**TASK DIRECTIONS:**
Convert the rows below into a JSON list of strings, one string per line, leaving out blank lines.
**********
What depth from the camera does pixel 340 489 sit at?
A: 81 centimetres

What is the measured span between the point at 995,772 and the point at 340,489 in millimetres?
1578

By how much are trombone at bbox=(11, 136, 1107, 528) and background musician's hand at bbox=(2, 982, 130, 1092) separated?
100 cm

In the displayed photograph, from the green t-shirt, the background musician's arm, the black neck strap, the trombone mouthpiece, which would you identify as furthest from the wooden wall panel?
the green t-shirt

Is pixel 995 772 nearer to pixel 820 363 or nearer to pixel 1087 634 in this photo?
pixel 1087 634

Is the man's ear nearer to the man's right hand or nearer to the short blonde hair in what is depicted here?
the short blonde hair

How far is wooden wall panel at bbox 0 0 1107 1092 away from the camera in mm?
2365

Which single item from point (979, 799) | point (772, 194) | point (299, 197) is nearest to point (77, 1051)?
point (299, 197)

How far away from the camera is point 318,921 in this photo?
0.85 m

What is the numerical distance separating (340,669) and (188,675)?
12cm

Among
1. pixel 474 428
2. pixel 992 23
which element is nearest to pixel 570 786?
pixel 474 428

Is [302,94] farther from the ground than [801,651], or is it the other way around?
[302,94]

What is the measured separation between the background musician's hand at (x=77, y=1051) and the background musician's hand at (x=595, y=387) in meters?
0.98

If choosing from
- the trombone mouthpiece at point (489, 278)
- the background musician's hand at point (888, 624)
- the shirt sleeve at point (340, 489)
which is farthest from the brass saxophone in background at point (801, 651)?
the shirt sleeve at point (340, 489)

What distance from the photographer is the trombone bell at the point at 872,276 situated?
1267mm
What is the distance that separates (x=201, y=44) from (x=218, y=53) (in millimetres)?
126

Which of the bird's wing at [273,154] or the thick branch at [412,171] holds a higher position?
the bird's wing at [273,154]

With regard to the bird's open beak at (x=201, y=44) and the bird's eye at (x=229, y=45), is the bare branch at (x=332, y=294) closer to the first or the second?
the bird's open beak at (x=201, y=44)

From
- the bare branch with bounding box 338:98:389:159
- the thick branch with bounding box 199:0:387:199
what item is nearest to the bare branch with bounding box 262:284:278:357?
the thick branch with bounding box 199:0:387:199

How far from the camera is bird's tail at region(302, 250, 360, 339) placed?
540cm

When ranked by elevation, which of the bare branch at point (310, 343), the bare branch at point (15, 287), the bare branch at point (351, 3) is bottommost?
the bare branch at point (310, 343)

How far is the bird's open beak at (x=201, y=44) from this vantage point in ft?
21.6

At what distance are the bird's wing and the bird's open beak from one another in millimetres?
**********
**WRITTEN ANSWER:**
[
  "What depth from the camera does pixel 340 489 sit at?",
  "A: 81 centimetres",
  "What is the measured span between the point at 995,772 and the point at 340,489 in millimetres?",
  "1578",
  "By how much are trombone at bbox=(11, 136, 1107, 528) and background musician's hand at bbox=(2, 982, 130, 1092) separated?",
  "100 cm",
  "In the displayed photograph, from the green t-shirt, the background musician's arm, the black neck strap, the trombone mouthpiece, which would you identify as furthest from the wooden wall panel?",
  "the green t-shirt",
  "Is pixel 995 772 nearer to pixel 820 363 or nearer to pixel 1087 634 in this photo?",
  "pixel 1087 634",
  "Is the man's ear nearer to the man's right hand or nearer to the short blonde hair in what is depicted here?",
  "the short blonde hair",
  "How far is wooden wall panel at bbox 0 0 1107 1092 away from the camera in mm?",
  "2365",
  "Which single item from point (979, 799) | point (772, 194) | point (299, 197) is nearest to point (77, 1051)?",
  "point (299, 197)",
  "How far away from the camera is point 318,921 in this photo?",
  "0.85 m",
  "What is the numerical distance separating (340,669) and (188,675)?",
  "12cm",
  "Among",
  "1. pixel 474 428",
  "2. pixel 992 23",
  "which element is nearest to pixel 570 786?",
  "pixel 474 428",
  "Is [302,94] farther from the ground than [801,651], or is it the other way around?",
  "[302,94]",
  "What is the measured separation between the background musician's hand at (x=77, y=1051) and the background musician's hand at (x=595, y=387) in meters?",
  "0.98",
  "If choosing from",
  "- the trombone mouthpiece at point (489, 278)",
  "- the background musician's hand at point (888, 624)",
  "- the shirt sleeve at point (340, 489)",
  "which is farthest from the brass saxophone in background at point (801, 651)?",
  "the shirt sleeve at point (340, 489)",
  "What distance from the photographer is the trombone bell at the point at 872,276 situated?",
  "1267mm",
  "What is the distance that separates (x=201, y=44) from (x=218, y=53) (in millimetres)?",
  "126",
  "Which of the bird's wing at [273,154] or the thick branch at [412,171] holds a higher position?",
  "the bird's wing at [273,154]",
  "With regard to the bird's open beak at (x=201, y=44) and the bird's eye at (x=229, y=45), is the bare branch at (x=332, y=294) closer to the first or the second?",
  "the bird's open beak at (x=201, y=44)",
  "From",
  "- the bare branch with bounding box 338:98:389:159",
  "- the thick branch with bounding box 199:0:387:199",
  "what item is nearest to the bare branch with bounding box 262:284:278:357?",
  "the thick branch with bounding box 199:0:387:199",
  "How far from the camera is bird's tail at region(302, 250, 360, 339) placed?",
  "540cm",
  "When ranked by elevation, which of the bare branch at point (310, 343), the bare branch at point (15, 287), the bare branch at point (351, 3) is bottommost?",
  "the bare branch at point (310, 343)",
  "How far is the bird's open beak at (x=201, y=44) from this vantage point in ft?",
  "21.6",
  "At what distance are the bird's wing and the bird's open beak from one another in millimetres?"
]